§ Work order
The lines from the first line of the entries through the line containing "New Zealand, site EFH_HCAMA10, 2019-09-03" are to be repeated exactly, with both of those lines included.

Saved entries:
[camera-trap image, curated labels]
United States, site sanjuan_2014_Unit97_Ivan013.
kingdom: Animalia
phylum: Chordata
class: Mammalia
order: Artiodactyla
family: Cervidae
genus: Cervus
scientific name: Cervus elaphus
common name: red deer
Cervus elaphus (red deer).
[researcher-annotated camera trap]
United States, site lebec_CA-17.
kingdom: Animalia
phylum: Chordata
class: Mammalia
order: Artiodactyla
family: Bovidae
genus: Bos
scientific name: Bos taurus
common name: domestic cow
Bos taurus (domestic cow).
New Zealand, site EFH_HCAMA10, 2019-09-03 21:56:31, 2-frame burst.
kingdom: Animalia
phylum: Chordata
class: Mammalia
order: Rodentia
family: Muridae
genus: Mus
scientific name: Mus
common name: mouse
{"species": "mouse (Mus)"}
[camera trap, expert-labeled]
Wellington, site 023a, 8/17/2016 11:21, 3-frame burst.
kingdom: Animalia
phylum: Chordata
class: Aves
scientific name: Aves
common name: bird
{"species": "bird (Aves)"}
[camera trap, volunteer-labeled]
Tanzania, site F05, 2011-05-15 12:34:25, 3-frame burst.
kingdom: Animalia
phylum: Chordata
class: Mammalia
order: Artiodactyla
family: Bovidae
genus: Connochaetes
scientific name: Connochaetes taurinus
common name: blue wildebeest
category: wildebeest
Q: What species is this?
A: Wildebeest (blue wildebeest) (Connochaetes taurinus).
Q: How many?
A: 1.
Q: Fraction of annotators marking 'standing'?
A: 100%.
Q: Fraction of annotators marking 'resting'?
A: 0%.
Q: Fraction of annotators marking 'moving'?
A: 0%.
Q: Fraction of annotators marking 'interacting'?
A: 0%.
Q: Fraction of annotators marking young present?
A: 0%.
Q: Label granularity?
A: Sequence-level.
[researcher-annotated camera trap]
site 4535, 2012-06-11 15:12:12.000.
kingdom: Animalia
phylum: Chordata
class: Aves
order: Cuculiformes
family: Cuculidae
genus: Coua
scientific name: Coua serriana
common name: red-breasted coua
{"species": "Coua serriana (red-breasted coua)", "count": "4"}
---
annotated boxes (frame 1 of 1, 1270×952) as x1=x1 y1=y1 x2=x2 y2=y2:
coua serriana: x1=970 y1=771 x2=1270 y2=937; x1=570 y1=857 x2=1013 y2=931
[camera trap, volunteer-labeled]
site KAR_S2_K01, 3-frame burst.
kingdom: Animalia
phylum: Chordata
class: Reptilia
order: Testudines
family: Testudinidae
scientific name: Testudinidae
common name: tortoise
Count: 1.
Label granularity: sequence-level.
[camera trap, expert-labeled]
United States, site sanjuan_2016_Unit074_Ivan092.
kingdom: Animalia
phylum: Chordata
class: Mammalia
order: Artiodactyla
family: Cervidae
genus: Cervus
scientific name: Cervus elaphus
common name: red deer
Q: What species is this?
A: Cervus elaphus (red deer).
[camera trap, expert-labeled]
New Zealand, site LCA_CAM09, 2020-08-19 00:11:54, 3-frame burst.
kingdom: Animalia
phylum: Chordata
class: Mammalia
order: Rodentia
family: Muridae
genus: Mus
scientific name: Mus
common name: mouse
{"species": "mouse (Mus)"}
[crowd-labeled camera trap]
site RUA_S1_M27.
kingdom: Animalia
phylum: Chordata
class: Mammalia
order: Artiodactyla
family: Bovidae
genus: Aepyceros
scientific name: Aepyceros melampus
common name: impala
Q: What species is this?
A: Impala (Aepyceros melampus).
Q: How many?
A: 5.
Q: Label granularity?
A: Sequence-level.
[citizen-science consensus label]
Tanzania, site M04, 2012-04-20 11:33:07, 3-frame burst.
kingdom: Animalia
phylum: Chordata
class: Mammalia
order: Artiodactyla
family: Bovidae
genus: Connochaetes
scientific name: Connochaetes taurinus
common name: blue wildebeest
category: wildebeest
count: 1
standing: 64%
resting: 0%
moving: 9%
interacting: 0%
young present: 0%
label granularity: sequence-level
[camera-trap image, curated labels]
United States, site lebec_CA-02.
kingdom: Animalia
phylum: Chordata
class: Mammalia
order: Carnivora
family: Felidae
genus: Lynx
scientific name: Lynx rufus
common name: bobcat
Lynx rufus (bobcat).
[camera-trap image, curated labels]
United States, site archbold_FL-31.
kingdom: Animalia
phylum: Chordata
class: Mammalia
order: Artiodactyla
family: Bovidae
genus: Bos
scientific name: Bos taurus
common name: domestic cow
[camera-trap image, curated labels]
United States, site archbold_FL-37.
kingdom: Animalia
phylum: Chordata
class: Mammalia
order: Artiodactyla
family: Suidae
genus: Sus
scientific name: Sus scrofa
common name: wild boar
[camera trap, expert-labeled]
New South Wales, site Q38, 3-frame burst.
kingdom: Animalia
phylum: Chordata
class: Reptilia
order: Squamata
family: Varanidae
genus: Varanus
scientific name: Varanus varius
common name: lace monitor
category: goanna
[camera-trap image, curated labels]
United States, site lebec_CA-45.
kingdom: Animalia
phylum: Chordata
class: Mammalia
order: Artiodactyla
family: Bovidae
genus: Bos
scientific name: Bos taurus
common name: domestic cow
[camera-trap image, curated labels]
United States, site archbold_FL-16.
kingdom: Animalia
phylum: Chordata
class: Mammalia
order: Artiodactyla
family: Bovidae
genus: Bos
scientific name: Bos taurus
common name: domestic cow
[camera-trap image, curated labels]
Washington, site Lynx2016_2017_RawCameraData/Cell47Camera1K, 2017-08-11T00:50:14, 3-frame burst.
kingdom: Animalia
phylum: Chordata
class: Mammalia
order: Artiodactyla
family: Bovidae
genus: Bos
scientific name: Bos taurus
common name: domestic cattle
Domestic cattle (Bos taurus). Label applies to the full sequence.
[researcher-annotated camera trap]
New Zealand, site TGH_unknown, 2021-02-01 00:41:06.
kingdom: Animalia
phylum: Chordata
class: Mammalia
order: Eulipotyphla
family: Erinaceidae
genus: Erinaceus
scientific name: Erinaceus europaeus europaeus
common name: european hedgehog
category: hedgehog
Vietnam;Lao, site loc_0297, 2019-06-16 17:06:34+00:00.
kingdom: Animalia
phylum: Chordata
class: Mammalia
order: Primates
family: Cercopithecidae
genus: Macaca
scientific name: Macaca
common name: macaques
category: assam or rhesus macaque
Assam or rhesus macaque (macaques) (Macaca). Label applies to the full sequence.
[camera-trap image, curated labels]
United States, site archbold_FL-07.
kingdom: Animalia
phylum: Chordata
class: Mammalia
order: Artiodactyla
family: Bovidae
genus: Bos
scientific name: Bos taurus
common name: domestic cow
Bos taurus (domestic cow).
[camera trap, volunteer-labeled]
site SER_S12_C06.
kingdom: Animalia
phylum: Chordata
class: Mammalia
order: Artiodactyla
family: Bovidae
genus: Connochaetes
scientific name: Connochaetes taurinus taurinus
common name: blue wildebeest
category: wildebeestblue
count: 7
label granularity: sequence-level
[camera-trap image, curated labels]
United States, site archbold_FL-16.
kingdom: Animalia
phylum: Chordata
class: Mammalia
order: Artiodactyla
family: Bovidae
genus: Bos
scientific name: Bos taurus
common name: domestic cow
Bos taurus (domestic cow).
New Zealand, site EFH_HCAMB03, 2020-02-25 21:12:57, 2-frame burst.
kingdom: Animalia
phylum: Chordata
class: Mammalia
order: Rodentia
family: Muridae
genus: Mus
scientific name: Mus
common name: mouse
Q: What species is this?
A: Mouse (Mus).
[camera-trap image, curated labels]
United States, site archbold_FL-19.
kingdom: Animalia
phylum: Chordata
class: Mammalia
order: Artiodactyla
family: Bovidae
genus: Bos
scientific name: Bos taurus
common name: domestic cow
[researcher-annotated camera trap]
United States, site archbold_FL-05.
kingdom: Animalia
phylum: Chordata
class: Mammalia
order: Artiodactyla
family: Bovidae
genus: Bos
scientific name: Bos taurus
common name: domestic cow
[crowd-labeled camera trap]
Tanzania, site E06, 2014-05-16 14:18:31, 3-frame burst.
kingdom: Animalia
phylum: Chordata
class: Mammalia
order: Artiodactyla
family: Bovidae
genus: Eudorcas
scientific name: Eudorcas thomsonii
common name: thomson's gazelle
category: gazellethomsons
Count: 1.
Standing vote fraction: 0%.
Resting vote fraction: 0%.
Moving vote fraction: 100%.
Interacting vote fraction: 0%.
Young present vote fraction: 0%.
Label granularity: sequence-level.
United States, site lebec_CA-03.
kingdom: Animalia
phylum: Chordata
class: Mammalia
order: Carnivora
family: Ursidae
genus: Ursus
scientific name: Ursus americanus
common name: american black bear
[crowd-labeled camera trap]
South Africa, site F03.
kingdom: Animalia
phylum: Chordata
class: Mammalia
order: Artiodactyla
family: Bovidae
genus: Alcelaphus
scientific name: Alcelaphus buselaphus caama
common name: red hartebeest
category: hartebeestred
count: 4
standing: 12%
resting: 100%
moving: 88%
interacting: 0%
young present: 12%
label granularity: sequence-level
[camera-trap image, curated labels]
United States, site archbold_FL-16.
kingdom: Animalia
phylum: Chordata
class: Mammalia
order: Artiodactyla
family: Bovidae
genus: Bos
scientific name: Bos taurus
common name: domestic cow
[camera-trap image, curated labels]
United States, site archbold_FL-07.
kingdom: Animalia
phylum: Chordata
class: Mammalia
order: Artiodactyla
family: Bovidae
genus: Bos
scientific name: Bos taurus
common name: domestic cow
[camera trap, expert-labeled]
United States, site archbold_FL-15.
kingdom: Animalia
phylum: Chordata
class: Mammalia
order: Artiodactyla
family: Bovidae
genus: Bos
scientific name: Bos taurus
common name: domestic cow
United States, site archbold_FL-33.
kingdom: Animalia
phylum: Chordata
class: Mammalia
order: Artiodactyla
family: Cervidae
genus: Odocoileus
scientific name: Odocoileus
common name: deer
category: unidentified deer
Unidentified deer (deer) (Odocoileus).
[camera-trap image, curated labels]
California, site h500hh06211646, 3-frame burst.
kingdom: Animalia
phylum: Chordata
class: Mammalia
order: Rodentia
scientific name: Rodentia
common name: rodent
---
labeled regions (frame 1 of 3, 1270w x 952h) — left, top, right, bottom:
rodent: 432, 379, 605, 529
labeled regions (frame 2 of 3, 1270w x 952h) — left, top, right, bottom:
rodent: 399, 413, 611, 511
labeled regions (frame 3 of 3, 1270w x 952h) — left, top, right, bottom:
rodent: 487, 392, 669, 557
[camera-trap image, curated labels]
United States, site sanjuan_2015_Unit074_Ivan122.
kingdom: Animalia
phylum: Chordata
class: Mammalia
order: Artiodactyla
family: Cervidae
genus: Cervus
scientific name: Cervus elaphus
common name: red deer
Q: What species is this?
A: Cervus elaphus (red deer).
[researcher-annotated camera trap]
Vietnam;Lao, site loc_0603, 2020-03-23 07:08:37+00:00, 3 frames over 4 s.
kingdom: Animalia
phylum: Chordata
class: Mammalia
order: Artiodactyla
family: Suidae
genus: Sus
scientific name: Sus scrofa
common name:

§ Response for this exercise
[camera-trap image, curated labels]
United States, site sanjuan_2014_Unit97_Ivan013.
kingdom: Animalia
phylum: Chordata
class: Mammalia
order: Artiodactyla
family: Cervidae
genus: Cervus
scientific name: Cervus elaphus
common name: red deer
Cervus elaphus (red deer).
[researcher-annotated camera trap]
United States, site lebec_CA-17.
kingdom: Animalia
phylum: Chordata
class: Mammalia
order: Artiodactyla
family: Bovidae
genus: Bos
scientific name: Bos taurus
common name: domestic cow
Bos taurus (domestic cow).
New Zealand, site EFH_HCAMA10, 2019-09-03 21:56:31, 2-frame burst.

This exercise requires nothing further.